* Passage provided:
CITY AIDS AMERICAS
Americas Leadership Initiative for AIDS Competence in Cities

First Annual Workshop and Conference

A Program of CIFAL Atlanta
Hosted by Emory Rollins School of Public Health
Atlanta, GA, June 19-23, 2005
Workshop Home

Session 3: Best Practices Sharing: Peer assist reviews

Topic: Identifying and Addressing Vulnerabilities

*Blue = important take home points

1. Overview of what should be accomplished

A. Identify language for communication:  English

B. Identify a spokesperson for group:  Madeline Brooks?

C. Begin with one city sharing issues and its ideas for solving it using scale

D. After this perspective, other cities can ask questions to better understand this experience

E. Brainstorm for possible options to help each other move forward

F. Go around table to present best practices

G. Common goals and principles

H. Identify best practices to present during knowledge fair

2. This table is examining vulnerabilities

A. Atlanta – 2

B. Oakland – 2

C. Seattle –?

D. Quito – 3

E. San Francisco – 3

3.   Difficulty in defining vulnerability

A. Is being at risk the same as being vulnerable?

B. Vulnerability differs depending on your perspective (e.g., government, community, individual levels)

C. Intention here – dealing with city level; what is the vulnerability for the entire city?

* Information:
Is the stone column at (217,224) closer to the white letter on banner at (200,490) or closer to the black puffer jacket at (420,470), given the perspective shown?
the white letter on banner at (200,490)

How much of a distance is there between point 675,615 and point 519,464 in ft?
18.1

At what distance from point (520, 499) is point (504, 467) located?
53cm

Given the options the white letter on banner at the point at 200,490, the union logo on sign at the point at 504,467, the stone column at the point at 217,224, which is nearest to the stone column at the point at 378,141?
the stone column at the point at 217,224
* * *
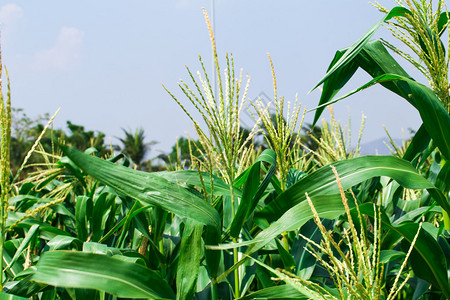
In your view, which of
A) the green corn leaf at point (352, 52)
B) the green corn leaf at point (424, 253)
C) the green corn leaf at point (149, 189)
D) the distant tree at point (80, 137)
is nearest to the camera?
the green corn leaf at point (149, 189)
...
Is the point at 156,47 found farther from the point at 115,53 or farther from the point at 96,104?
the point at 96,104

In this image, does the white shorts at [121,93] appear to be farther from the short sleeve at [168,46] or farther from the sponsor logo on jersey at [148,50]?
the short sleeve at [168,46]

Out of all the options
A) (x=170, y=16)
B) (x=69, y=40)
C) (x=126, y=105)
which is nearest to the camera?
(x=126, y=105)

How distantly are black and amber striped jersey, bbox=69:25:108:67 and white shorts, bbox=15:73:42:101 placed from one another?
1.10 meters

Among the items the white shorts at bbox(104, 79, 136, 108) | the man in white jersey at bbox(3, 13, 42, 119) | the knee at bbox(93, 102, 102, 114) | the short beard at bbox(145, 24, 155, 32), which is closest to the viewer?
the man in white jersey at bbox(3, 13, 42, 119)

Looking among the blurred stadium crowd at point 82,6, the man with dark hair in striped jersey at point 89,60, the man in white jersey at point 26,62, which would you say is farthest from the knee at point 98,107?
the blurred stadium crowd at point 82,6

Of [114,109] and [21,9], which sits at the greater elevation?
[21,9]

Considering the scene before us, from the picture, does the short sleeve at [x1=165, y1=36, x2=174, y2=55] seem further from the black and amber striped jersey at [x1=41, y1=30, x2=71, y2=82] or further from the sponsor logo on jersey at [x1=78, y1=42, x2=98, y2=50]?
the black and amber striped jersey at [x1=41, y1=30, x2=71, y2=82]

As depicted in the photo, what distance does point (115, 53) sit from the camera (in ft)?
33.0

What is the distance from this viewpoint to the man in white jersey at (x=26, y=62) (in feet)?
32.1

* Instructions:
1) Retype the workshop session notes word for word, starting with "E. San Francisco" and going on through "community, individual levels)".
2) According to the workshop session notes, which school hosted the conference?
3) Carry on the workshop session notes on identifying and addressing vulnerabilities from the point where they stop.

* Written answers:
1)
E. San Francisco – 3

3.   Difficulty in defining vulnerability

A. Is being at risk the same as being vulnerable?

B. Vulnerability differs depending on your perspective (e.g., government, community, individual levels)

2) Emory Rollins School of Public Health

3)
D. Dixon-Diallo – We think of things in terms of risk – who is at greatest/most risk?  Should we look at why we are at risk?

• Behavior – not a vulnerability, a choice

• Environment – can increase risk

• Other’s peoples actions – can increase risk

• Behavior and vulnerability

• Concept of vulnerability – risks that people don’t have control over

E. Where’s the line between vulnerability and becoming a victim?

• Issues of stigma

F. How does a health department, municipality, city work to address vulnerability?

• Seattle – they do try to help women (restraining orders), but if women make a choice to stay, how you change things?

- Prevention prioritization – include women and children in prevention, not just focus on MSM

- Get more funding, recognition that women are at risk

• San Francisco – government’s response was initially a medical response (people dying); has now evolved to respond to what the community wants (focus on prevention)

• Quito – Local authority rated as <1; government more focused on poverty; community trying to educate government that addressing HIV is a way to address poverty

G. Needs

• Look at communities within communities (e.g., women and children in African American community)

• Get concrete data on these groups 

H. San Francisco example

• Looking at African American community in SE sector

• Issue is that African Americans are less likely to go into treatment before they have full-fledged AIDS

• Less likely to get treatment

• AIDS doesn’t matter as a community issue unless someone is sick (compared to racism, poverty etc.)

• Title I project

• Got epidemiology data

• 1.7 million of Title I reward – develop a center of excellence that will cover range of services

- prevention, treatment, education, counseling

• Had a list of risks/vulnerabilities, had data, suggested that there needed to be a response

- Struggled with issues of racism, heterophobia

• Now getting responses from community to inform services (e.g., involved women, churches involved informally)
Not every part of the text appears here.